◆ Records excerpted from a collection
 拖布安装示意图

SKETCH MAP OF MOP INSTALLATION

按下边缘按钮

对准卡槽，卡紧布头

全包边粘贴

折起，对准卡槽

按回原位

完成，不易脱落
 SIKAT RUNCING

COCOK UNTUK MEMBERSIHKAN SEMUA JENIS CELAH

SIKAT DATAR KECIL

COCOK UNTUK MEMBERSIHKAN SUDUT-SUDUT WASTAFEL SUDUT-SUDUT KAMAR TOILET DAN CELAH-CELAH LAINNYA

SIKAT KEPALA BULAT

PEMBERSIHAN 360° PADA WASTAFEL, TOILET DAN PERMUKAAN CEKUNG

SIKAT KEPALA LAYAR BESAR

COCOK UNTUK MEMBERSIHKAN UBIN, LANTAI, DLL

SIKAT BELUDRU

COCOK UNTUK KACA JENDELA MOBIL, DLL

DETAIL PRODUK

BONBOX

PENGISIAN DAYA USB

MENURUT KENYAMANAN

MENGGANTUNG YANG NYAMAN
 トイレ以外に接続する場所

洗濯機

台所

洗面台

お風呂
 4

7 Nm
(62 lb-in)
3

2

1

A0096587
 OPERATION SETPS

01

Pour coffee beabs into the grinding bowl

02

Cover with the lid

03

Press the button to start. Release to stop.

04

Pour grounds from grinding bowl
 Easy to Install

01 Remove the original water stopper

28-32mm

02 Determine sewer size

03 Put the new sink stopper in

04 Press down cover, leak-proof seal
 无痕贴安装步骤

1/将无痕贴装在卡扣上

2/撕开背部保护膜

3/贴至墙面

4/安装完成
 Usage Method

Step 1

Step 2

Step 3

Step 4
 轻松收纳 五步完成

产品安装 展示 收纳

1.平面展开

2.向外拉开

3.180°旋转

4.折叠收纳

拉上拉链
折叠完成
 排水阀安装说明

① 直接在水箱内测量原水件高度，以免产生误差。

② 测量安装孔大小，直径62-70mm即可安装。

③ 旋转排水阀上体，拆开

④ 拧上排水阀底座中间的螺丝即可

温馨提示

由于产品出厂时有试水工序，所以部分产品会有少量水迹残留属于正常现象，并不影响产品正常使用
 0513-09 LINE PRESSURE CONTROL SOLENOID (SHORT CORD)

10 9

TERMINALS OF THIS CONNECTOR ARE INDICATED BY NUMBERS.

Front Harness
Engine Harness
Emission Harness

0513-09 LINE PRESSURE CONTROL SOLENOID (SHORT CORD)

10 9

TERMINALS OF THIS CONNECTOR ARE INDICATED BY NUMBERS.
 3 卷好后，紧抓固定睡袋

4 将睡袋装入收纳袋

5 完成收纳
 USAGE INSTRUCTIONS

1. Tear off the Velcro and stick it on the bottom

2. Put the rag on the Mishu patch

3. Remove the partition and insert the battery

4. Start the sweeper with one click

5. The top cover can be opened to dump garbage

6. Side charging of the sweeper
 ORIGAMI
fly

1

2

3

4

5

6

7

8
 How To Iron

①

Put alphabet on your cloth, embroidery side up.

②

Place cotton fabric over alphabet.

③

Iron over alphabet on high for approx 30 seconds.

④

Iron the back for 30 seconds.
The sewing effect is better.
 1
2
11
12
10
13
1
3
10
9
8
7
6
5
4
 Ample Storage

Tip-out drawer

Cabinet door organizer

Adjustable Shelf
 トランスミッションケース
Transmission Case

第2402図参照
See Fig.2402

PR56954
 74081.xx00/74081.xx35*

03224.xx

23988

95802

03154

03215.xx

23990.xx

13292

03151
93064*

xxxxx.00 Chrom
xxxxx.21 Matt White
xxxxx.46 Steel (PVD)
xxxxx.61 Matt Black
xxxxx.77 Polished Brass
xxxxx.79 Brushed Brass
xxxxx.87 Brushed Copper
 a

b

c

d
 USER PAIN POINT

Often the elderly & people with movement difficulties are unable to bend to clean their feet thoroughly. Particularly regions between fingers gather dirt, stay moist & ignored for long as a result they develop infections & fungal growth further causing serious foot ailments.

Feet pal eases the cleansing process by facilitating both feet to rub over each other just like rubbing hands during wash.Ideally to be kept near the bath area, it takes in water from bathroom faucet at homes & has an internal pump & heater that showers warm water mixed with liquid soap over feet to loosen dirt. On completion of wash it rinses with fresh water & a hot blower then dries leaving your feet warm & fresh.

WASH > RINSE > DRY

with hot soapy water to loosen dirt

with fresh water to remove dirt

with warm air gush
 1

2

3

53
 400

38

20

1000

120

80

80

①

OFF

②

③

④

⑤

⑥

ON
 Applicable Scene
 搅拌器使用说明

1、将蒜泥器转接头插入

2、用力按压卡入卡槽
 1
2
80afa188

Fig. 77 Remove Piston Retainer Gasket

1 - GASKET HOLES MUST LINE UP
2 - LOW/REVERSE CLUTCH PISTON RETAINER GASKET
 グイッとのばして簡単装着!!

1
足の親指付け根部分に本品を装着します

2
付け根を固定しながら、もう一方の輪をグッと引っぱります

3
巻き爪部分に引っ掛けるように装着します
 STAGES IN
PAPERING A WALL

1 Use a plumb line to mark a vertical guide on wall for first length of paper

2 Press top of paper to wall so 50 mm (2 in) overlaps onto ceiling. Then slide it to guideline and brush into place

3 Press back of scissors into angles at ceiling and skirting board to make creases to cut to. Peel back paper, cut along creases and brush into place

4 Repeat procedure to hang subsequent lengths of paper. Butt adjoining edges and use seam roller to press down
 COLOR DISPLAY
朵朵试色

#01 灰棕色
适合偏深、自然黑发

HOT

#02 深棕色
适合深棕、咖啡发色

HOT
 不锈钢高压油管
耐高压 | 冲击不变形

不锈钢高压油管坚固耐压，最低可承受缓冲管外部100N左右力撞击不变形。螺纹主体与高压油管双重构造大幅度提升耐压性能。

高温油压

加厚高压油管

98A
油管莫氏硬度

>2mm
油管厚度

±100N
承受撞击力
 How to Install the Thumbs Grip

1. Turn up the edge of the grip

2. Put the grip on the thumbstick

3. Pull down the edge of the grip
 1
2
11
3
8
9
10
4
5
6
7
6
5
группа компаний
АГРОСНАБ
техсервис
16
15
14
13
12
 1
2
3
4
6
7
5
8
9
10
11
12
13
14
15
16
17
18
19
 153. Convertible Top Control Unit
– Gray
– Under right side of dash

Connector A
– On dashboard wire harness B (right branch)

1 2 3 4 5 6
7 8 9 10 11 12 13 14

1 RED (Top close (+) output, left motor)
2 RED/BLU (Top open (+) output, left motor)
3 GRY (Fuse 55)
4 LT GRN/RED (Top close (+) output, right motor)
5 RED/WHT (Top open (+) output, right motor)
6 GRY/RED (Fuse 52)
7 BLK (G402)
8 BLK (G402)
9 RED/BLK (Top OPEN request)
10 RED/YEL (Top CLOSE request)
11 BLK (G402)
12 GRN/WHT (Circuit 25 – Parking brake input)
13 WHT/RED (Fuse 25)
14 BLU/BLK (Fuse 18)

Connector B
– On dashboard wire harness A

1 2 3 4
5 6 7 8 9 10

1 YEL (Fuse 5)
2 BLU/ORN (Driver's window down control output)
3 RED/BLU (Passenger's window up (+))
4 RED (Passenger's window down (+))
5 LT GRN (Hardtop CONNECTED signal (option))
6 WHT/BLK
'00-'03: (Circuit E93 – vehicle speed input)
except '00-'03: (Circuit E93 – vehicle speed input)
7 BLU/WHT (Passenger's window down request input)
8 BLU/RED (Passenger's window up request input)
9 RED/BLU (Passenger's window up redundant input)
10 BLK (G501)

◆ Work to complete
Each of the records should be retyped exactly.

◆ Solution to the exercise
 拖布安装示意图

SKETCH MAP OF MOP INSTALLATION

按下边缘按钮

对准卡槽，卡紧布头

全包边粘贴

折起，对准卡槽

按回原位

完成，不易脱落
 SIKAT RUNCING

COCOK UNTUK MEMBERSIHKAN SEMUA JENIS CELAH

SIKAT DATAR KECIL

COCOK UNTUK MEMBERSIHKAN SUDUT-SUDUT WASTAFEL SUDUT-SUDUT KAMAR TOILET DAN CELAH-CELAH LAINNYA

SIKAT KEPALA BULAT

PEMBERSIHAN 360° PADA WASTAFEL, TOILET DAN PERMUKAAN CEKUNG

SIKAT KEPALA LAYAR BESAR

COCOK UNTUK MEMBERSIHKAN UBIN, LANTAI, DLL

SIKAT BELUDRU

COCOK UNTUK KACA JENDELA MOBIL, DLL

DETAIL PRODUK

BONBOX

PENGISIAN DAYA USB

MENURUT KENYAMANAN

MENGGANTUNG YANG NYAMAN
 トイレ以外に接続する場所

洗濯機

台所

洗面台

お風呂
 4

7 Nm
(62 lb-in)
3

2

1

A0096587
 OPERATION SETPS

01

Pour coffee beabs into the grinding bowl

02

Cover with the lid

03

Press the button to start. Release to stop.

04

Pour grounds from grinding bowl
 Easy to Install

01 Remove the original water stopper

28-32mm

02 Determine sewer size

03 Put the new sink stopper in

04 Press down cover, leak-proof seal
 无痕贴安装步骤

1/将无痕贴装在卡扣上

2/撕开背部保护膜

3/贴至墙面

4/安装完成
 Usage Method

Step 1

Step 2

Step 3

Step 4
 轻松收纳 五步完成

产品安装 展示 收纳

1.平面展开

2.向外拉开

3.180°旋转

4.折叠收纳

拉上拉链
折叠完成
 排水阀安装说明

① 直接在水箱内测量原水件高度，以免产生误差。

② 测量安装孔大小，直径62-70mm即可安装。

③ 旋转排水阀上体，拆开

④ 拧上排水阀底座中间的螺丝即可

温馨提示

由于产品出厂时有试水工序，所以部分产品会有少量水迹残留属于正常现象，并不影响产品正常使用
 0513-09 LINE PRESSURE CONTROL SOLENOID (SHORT CORD)

10 9

TERMINALS OF THIS CONNECTOR ARE INDICATED BY NUMBERS.

Front Harness
Engine Harness
Emission Harness

0513-09 LINE PRESSURE CONTROL SOLENOID (SHORT CORD)

10 9

TERMINALS OF THIS CONNECTOR ARE INDICATED BY NUMBERS.
 3 卷好后，紧抓固定睡袋

4 将睡袋装入收纳袋

5 完成收纳
 USAGE INSTRUCTIONS

1. Tear off the Velcro and stick it on the bottom

2. Put the rag on the Mishu patch

3. Remove the partition and insert the battery

4. Start the sweeper with one click

5. The top cover can be opened to dump garbage

6. Side charging of the sweeper
 ORIGAMI
fly

1

2

3

4

5

6

7

8
 How To Iron

①

Put alphabet on your cloth, embroidery side up.

②

Place cotton fabric over alphabet.

③

Iron over alphabet on high for approx 30 seconds.

④

Iron the back for 30 seconds.
The sewing effect is better.
 1
2
11
12
10
13
1
3
10
9
8
7
6
5
4
 Ample Storage

Tip-out drawer

Cabinet door organizer

Adjustable Shelf
 トランスミッションケース
Transmission Case

第2402図参照
See Fig.2402

PR56954
 74081.xx00/74081.xx35*

03224.xx

23988

95802

03154

03215.xx

23990.xx

13292

03151
93064*

xxxxx.00 Chrom
xxxxx.21 Matt White
xxxxx.46 Steel (PVD)
xxxxx.61 Matt Black
xxxxx.77 Polished Brass
xxxxx.79 Brushed Brass
xxxxx.87 Brushed Copper
 a

b

c

d
 USER PAIN POINT

Often the elderly & people with movement difficulties are unable to bend to clean their feet thoroughly. Particularly regions between fingers gather dirt, stay moist & ignored for long as a result they develop infections & fungal growth further causing serious foot ailments.

Feet pal eases the cleansing process by facilitating both feet to rub over each other just like rubbing hands during wash.Ideally to be kept near the bath area, it takes in water from bathroom faucet at homes & has an internal pump & heater that showers warm water mixed with liquid soap over feet to loosen dirt. On completion of wash it rinses with fresh water & a hot blower then dries leaving your feet warm & fresh.

WASH > RINSE > DRY

with hot soapy water to loosen dirt

with fresh water to remove dirt

with warm air gush
 1

2

3

53
 400

38

20

1000

120

80

80

①

OFF

②

③

④

⑤

⑥

ON
 Applicable Scene
 搅拌器使用说明

1、将蒜泥器转接头插入

2、用力按压卡入卡槽
 1
2
80afa188

Fig. 77 Remove Piston Retainer Gasket

1 - GASKET HOLES MUST LINE UP
2 - LOW/REVERSE CLUTCH PISTON RETAINER GASKET
 グイッとのばして簡単装着!!

1
足の親指付け根部分に本品を装着します

2
付け根を固定しながら、もう一方の輪をグッと引っぱります

3
巻き爪部分に引っ掛けるように装着します
 STAGES IN
PAPERING A WALL

1 Use a plumb line to mark a vertical guide on wall for first length of paper

2 Press top of paper to wall so 50 mm (2 in) overlaps onto ceiling. Then slide it to guideline and brush into place

3 Press back of scissors into angles at ceiling and skirting board to make creases to cut to. Peel back paper, cut along creases and brush into place

4 Repeat procedure to hang subsequent lengths of paper. Butt adjoining edges and use seam roller to press down
 COLOR DISPLAY
朵朵试色

#01 灰棕色
适合偏深、自然黑发

HOT

#02 深棕色
适合深棕、咖啡发色

HOT
 不锈钢高压油管
耐高压 | 冲击不变形

不锈钢高压油管坚固耐压，最低可承受缓冲管外部100N左右力撞击不变形。螺纹主体与高压油管双重构造大幅度提升耐压性能。

高温油压

加厚高压油管

98A
油管莫氏硬度

>2mm
油管厚度

±100N
承受撞击力
 How to Install the Thumbs Grip

1. Turn up the edge of the grip

2. Put the grip on the thumbstick

3. Pull down the edge of the grip
 1
2
11
3
8
9
10
4
5
6
7
6
5
группа компаний
АГРОСНАБ
техсервис
16
15
14
13
12
 1
2
3
4
6
7
5
8
9
10
11
12
13
14
15
16
17
18
19
 153. Convertible Top Control Unit
– Gray
– Under right side of dash

Connector A
– On dashboard wire harness B (right branch)

1 2 3 4 5 6
7 8 9 10 11 12 13 14

1 RED (Top close (+) output, left motor)
2 RED/BLU (Top open (+) output, left motor)
3 GRY (Fuse 55)
4 LT GRN/RED (Top close (+) output, right motor)
5 RED/WHT (Top open (+) output, right motor)
6 GRY/RED (Fuse 52)
7 BLK (G402)
8 BLK (G402)
9 RED/BLK (Top OPEN request)
10 RED/YEL (Top CLOSE request)
11 BLK (G402)
12 GRN/WHT (Circuit 25 – Parking brake input)
13 WHT/RED (Fuse 25)
14 BLU/BLK (Fuse 18)

Connector B
– On dashboard wire harness A

1 2 3 4
5 6 7 8 9 10

1 YEL (Fuse 5)
2 BLU/ORN (Driver's window down control output)
3 RED/BLU (Passenger's window up (+))
4 RED (Passenger's window down (+))
5 LT GRN (Hardtop CONNECTED signal (option))
6 WHT/BLK
'00-'03: (Circuit E93 – vehicle speed input)
except '00-'03: (Circuit E93 – vehicle speed input)
7 BLU/WHT (Passenger's window down request input)
8 BLU/RED (Passenger's window up request input)
9 RED/BLU (Passenger's window up redundant input)
10 BLK (G501)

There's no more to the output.